We know Rosemary in several ways. It is used as an herb; it is used in desserts for its earthy aroma and it is used in savory dishes for its aromatic expertise. The good thing about the rosemary plant is that it’s resilient. This means that if you notice the leaves turning yellow, chances are that there are multiple issues that you are struggling with.
Yellow rosemary leaves are a grower’s worst nightmare. It could be due to nutritional deficiency, issues with watering, or due to some other complications. For better understanding, we will highlight all the potent issues in this guide for you to look through and implement the relevant control measures.
Why is my Rosemary Leaves Turning Yellow?
Rosemary leaves turning yellow is a very common issue and can be fixed very quickly if you implement the right measures. However, you have to be proactive about finding out what’s causing it if you wish to correct the issue.
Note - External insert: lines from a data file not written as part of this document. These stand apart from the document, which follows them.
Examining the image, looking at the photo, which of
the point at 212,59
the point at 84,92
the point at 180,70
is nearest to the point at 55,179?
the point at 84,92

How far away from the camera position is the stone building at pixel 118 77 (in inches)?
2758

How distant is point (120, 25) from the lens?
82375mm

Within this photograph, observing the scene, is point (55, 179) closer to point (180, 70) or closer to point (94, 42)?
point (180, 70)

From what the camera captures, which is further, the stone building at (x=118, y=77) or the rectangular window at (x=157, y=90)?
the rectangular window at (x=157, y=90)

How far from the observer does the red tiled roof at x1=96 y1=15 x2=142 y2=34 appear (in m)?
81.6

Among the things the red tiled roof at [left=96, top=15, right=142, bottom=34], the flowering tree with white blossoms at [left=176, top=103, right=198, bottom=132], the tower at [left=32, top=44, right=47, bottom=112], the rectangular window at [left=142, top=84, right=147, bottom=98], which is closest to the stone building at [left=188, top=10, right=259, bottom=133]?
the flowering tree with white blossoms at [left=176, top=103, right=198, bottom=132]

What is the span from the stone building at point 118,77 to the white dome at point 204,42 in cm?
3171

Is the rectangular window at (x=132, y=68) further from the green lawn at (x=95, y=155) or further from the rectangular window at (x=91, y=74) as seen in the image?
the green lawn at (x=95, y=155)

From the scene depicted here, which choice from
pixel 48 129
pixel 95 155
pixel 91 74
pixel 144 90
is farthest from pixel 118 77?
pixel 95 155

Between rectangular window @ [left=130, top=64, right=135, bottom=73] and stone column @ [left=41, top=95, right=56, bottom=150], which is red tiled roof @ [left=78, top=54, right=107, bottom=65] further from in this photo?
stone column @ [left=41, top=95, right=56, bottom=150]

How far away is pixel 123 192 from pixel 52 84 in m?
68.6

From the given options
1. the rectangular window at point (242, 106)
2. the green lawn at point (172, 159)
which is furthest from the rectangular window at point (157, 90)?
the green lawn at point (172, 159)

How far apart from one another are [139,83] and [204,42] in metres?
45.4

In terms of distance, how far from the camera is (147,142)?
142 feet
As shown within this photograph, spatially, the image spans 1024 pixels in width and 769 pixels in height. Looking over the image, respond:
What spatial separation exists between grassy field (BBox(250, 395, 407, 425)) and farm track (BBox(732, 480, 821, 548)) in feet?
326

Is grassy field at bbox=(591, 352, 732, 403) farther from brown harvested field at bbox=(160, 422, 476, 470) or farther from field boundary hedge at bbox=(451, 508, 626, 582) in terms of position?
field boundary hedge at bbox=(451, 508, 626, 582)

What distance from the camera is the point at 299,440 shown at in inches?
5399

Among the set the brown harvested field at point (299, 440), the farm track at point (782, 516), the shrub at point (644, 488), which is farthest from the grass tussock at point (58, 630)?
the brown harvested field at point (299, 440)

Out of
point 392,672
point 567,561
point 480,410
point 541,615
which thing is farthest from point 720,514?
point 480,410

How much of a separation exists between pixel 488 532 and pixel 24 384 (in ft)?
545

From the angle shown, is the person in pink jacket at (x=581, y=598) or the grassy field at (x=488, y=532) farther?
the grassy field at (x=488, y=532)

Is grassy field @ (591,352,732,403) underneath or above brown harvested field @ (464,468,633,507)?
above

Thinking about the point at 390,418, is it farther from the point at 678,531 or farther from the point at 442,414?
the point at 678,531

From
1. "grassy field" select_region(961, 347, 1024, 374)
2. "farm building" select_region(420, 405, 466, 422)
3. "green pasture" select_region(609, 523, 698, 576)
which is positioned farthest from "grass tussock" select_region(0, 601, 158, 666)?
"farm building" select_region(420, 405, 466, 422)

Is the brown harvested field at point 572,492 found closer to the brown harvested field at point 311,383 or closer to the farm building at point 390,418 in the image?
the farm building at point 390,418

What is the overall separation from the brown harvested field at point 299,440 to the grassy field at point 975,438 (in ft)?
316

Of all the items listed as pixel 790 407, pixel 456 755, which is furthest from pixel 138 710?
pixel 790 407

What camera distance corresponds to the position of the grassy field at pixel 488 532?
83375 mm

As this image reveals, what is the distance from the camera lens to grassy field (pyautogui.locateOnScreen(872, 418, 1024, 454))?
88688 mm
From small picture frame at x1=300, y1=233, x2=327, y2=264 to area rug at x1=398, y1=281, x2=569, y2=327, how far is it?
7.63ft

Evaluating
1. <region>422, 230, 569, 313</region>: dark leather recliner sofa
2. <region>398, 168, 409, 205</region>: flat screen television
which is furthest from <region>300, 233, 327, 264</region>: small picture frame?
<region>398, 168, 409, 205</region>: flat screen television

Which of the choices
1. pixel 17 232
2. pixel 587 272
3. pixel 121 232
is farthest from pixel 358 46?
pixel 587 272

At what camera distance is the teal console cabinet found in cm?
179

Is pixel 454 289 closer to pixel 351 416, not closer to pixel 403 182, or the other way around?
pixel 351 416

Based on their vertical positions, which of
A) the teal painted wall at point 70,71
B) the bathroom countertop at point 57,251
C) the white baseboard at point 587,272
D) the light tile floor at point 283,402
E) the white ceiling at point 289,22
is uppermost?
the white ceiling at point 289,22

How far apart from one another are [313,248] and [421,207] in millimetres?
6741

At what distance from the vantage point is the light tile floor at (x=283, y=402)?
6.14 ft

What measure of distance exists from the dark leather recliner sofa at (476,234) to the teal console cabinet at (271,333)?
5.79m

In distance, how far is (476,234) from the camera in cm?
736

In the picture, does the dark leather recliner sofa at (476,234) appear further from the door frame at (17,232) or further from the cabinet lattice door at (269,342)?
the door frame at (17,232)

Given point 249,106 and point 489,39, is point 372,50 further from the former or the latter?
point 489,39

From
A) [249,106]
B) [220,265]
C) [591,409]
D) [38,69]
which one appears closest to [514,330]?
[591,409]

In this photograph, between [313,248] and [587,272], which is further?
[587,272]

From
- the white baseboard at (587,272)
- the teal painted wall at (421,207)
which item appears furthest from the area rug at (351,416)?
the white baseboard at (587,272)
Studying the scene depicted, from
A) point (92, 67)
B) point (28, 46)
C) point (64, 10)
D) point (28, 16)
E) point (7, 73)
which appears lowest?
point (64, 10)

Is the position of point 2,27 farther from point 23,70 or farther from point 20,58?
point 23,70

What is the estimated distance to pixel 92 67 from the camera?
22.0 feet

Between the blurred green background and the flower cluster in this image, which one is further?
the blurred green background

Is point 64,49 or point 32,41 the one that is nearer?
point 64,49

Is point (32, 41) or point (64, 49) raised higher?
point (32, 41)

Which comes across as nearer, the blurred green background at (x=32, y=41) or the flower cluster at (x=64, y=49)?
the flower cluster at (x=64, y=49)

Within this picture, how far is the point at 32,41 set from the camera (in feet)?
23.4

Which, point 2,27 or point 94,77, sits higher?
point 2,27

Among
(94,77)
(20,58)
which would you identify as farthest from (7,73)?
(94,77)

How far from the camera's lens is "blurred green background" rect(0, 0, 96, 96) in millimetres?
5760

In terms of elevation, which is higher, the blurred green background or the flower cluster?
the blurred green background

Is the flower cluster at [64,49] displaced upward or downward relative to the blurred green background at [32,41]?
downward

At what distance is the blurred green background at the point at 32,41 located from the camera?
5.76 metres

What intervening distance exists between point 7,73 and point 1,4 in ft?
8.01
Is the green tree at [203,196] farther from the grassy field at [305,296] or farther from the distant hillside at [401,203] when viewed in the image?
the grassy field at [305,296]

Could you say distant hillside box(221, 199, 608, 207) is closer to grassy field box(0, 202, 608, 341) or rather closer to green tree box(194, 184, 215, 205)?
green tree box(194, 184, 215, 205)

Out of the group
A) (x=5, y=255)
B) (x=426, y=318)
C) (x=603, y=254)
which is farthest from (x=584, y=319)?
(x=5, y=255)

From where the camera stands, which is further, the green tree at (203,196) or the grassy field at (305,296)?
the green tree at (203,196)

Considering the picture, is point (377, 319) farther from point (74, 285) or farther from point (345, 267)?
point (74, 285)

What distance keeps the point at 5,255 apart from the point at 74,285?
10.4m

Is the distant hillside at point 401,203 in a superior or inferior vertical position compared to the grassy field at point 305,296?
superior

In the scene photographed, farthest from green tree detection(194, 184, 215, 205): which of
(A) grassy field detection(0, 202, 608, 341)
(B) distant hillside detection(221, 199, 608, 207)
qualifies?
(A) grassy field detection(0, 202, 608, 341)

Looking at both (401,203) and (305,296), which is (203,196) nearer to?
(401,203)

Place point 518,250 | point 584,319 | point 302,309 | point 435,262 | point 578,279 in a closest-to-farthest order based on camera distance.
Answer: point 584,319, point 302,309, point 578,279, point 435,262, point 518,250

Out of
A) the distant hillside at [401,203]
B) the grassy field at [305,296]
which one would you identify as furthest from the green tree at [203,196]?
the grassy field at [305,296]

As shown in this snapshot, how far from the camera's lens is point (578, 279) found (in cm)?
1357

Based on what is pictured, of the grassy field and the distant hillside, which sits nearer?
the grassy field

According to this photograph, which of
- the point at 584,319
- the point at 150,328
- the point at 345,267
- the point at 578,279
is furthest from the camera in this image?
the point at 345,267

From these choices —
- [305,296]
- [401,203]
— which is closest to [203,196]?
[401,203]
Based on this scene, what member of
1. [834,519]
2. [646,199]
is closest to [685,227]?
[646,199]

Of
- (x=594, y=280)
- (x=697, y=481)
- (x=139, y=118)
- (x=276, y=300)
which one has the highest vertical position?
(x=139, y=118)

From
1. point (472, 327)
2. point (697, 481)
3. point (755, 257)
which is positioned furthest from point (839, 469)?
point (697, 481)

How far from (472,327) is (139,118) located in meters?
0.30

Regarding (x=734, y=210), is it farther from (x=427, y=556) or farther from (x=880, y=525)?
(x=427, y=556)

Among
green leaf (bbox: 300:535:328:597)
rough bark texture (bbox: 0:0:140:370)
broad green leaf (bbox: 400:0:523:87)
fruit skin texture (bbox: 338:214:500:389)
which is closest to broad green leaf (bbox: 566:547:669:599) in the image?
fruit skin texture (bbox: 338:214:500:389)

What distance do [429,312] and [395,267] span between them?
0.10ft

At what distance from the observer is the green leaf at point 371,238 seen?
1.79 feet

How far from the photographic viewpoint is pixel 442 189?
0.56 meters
Here’s a list of the most important factors to keep in mind:
1. Improper watering
When you are growing any kind of herb, optimal watering is crucial, especially if you want it to grow well and on the right track. Both underwatering and overwatering have negative impacts on the rosemary leaves. If the plant is overwatered, it will directly impact the root system and end up turning the leaves yellow.
However, on the flip side, if the plant is underwatered, it has a similar impact and contributes to the leaves turning yellow. Excess waterlogging in the soil also leads to risks of fungal diseases in the plant, which is another reason why the leaves are turning yellow. Water stress is very common in rosemary plants, so be aware of that.
Your first step is to check the water levels. You can compensate for the low water levels but you will have a hard time reverting if you have overwatered the plant. Waterlogging is one of the most common issues that lead to the leaves turning yellow. You can test the water levels using a moisture meter to assess the next step.
2. Extreme heat
Extreme and prolonged sun and heat exposure on the rosemary plant is another reason why the leaves could be turning yellow. Excess heat “burns” the leaves, leading to risks of yellowing and damage that you potentially notice on the plant. If you find the leaves curling inwards from the corners, it is a common sign of heat stress on the plant.
The lack of sunlight leads to a lack of photosynthesis in the plant, which can cause the leaves to turn yellow. This is a very common issue known as chlorosis, which leads to the leaves of rosemary turning yellow and eventually dying.
If you are growing rosemary, you need to ensure that the plant is getting 7-8 hours of prolonged sunlight exposure. However, if the temperature rises drastically, you need to relocate the plant somewhere shady or you can cover the top with some temporary shade until the temperature goes down.
3. Nutrient deficiency
Rosemary plants are very susceptible to nutrient deficiency. But ideally, we’d recommend that you keep a check on the soil’s nutrient levels. Now, just low nutrient levels and excess nutrient availability due to high levels of fertilizer in the soil can also end up doing worse than good.
A few typical nutrient deficiencies in the soil lead to risks of the leaves turning yellow, both around the upper part of the plant and sometimes around the lower part of the plant.
Your easiest way to fix the nutrient imbalance in the soil is to get your hands on a good-quality fertilizer. Herb fertilizers are considered the best for your rosemary plant. Also, you don’t want to overdo the application of fertilizer in the soil. Instead, stick to spraying some twice a year, especially during the spring and summer months.
4. Insect attack
Pests and insects are a culprit without any questions when it comes to you noticing the rosemary leaves turning yellow. Some of the common types of pests that you should be on the lookout for are aphids, whiteflies, spider mites, etc. Since they prevent nutrient uptake, it leads to the leaves turning yellow.
Also, the insects are very tiny and often missed by the naked eye. So, we’d recommend that you look at the underside of the leaves since that’s where they are mostly localized. If you don’t implement tactical measures immediately, chances are that the insect infestation can eventually lead to risks of viral diseases in the plant.
If you are using insecticides, we’d recommend using chemically safe versions since you will eat the rosemary buds as part of your cooking. There are a few popular and organic variants of insecticides that you can look into.
Lastly on the list are the diseases. There are quite a few that you need to be on the lookout for. However, the most common group of diseases is fungal infestations. Since the rosemary plant doesn’t do well with waterlogging, if that happens, there are chances that the rosemary plant will get damaged in the long run.
The prevalent diseases also prevent optimal nutrient uptake, which further leads to the leaves turning yellow or even curling around the corners
The first step is to remove the yellow leaves and the curled leaves from the plant. Since the fungal disease is the most potent cause, you need to spray the plant with a good-quality fungicide to eliminate the vectors from the root. Always choose one that is herb-safe and won’t harm you when you eat the rosemary leaves later.
Witnessing the rosemary leaves curling and turning yellow is quite common. However, you need to take immediate measures to fix the issue before things take a turn for the worse. We’d recommend first checking out what’s causing the issue and then looking into implementing the control measures we shared.